▶ _RECORDS TO USE_
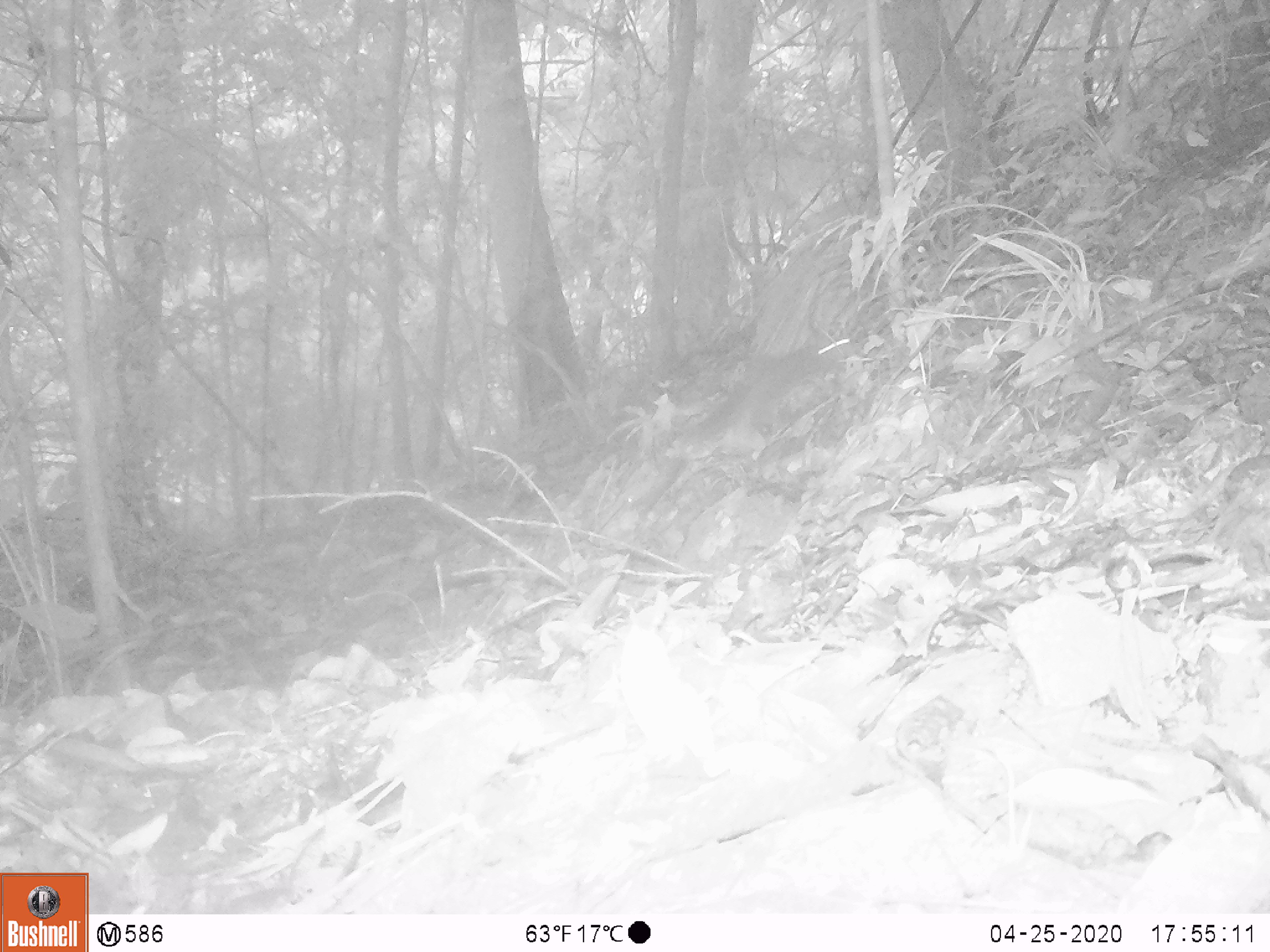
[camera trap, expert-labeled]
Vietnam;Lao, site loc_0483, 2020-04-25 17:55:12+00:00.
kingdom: Animalia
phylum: Chordata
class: Mammalia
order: Rodentia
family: Sciuridae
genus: Sciurus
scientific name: Sciurus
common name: squirrel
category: unidentified squirrel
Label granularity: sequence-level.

▶ _EXERCISE DETAILS_
Apart from the pictures, return the records exactly.

▶ _EXERCISE OUTPUT_
[camera trap, expert-labeled]
Vietnam;Lao, site loc_0483, 2020-04-25 17:55:12+00:00.
kingdom: Animalia
phylum: Chordata
class: Mammalia
order: Rodentia
family: Sciuridae
genus: Sciurus
scientific name: Sciurus
common name: squirrel
category: unidentified squirrel
Label granularity: sequence-level.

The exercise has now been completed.